Borrowing from Trump’s playbook, a DeSantis presidency for Australia could mean much more of the ‘America First’ posture we experienced with the Trump administration between 2017 and 2021. Considering how rarely foreign policy features in the calculus of American voters in primary elections let alone the general, and in lieu of any obvious personal conviction to a foreign policy platform — aside from once promising to be the “most pro-Israel governor in America” — DeSantis is unlikely to devote energy distinguishing himself from Trump when the former President’s tried and true clarion call of “America First” which has resonated so successfully with both Republicans and Democratic voters.
This trend of isolationism in Republican politics, which United States Studies Centre polling implies has been rusted on since 2019, is tied to the popular parts of Trump’s 2016 presidential election policies which remain the surest bet of securing the needed votes of the party’s primary base. In fact, United States Studies Centre polling from September 2022 shows that asked if America should engage in world affairs, the plurality, almost half (46 per cent) of Trump voters think the US should not concern itself with the affairs of the world and stay at home.

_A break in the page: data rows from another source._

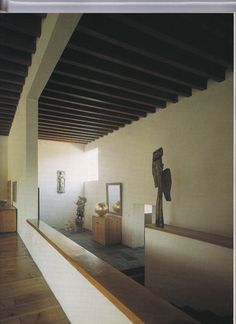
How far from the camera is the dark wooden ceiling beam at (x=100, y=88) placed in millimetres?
3865

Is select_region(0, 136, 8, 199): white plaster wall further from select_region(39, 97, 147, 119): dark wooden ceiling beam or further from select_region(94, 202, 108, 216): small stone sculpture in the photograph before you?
select_region(39, 97, 147, 119): dark wooden ceiling beam

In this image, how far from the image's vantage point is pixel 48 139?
8.80 m

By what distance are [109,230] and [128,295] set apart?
5879 millimetres

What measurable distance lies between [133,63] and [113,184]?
14.8 ft

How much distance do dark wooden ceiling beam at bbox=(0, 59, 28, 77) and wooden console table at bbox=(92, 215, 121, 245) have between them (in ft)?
14.9

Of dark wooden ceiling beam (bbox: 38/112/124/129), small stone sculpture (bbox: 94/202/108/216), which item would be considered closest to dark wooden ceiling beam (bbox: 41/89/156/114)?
dark wooden ceiling beam (bbox: 38/112/124/129)

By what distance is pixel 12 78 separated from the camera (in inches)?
156

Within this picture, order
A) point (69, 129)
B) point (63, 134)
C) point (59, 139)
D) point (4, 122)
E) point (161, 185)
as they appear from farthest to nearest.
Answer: point (59, 139) < point (63, 134) < point (69, 129) < point (4, 122) < point (161, 185)

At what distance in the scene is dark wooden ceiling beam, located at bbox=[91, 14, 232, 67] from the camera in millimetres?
2463

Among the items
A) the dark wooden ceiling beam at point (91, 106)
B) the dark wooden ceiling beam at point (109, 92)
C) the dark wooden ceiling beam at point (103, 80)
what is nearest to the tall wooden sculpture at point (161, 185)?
the dark wooden ceiling beam at point (103, 80)

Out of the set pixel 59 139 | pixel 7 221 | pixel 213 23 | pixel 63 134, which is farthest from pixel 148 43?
pixel 59 139

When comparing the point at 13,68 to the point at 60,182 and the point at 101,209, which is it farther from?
the point at 60,182

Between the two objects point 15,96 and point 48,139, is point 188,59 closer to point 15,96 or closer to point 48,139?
point 15,96

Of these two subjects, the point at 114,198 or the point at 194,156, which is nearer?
the point at 194,156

It is worth remembering that this is quite the pivot for the Republican party. It was not that long ago that Republican presidents were at the forefront of US foreign policies that espoused strong international engagement as inherent to US national identity, world leadership and the nation’s security. It was less than twenty years ago in President Bush’s second inauguration speech that the president argued “the survival of liberty in our land increasingly depends on the success of liberty in other lands”. Now, Republicans are much more likely to share DeSantis’ retort in his book The Courage to be Free: “I remember being stunned. Does the survival of American liberty depend on whether liberty succeeds in Djibouti?”
Responding to this new trend of isolationism, the Republican party needs to try braiding the incompatible threads of ‘America First’ policies, the party’s own history of decisively not-America-first foreign policymaking and the need to address new developments in the world that see a greater demand for US engagement, like Russia’s invasion of Ukraine.
This sort of soul-searching is often decades in the making and will not receive the kind of tender love and attention required to resolve these questions before the general election in November. So, for now, perhaps our best search for answers in a hypothetical presidency of DeSantis is to look for precedence in Trump’s presidency. Although, I dare not make a prediction.